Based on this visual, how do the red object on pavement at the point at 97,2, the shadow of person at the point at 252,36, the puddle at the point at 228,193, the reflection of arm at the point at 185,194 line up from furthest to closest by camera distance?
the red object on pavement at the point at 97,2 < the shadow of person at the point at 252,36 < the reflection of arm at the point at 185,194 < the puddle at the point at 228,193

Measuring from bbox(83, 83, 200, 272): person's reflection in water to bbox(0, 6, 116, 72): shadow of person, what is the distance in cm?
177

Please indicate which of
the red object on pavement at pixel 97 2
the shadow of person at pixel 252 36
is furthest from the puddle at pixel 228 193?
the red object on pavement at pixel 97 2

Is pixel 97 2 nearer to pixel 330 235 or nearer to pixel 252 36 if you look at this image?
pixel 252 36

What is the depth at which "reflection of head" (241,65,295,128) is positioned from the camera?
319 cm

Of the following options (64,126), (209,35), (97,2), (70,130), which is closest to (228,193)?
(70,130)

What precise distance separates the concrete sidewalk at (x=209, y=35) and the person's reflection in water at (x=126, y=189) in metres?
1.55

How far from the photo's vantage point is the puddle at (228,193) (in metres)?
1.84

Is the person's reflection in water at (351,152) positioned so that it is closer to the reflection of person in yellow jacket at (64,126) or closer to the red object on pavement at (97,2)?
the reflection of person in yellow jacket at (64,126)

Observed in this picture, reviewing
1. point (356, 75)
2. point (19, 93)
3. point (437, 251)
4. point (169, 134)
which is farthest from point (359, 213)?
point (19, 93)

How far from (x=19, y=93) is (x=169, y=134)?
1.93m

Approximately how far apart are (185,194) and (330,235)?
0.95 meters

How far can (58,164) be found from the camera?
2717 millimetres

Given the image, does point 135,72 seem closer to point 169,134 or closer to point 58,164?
------------------------
What the task asks:
Write out the records word for word, starting at the very beginning and ending with the line that contains "the red object on pavement at the point at 97,2 <".

Worked answer:
Based on this visual, how do the red object on pavement at the point at 97,2, the shadow of person at the point at 252,36, the puddle at the point at 228,193, the reflection of arm at the point at 185,194 line up from furthest to closest by camera distance?
the red object on pavement at the point at 97,2 < the shadow of person at the point at 252,36 < the reflection of arm at the point at 185,194 < the puddle at the point at 228,193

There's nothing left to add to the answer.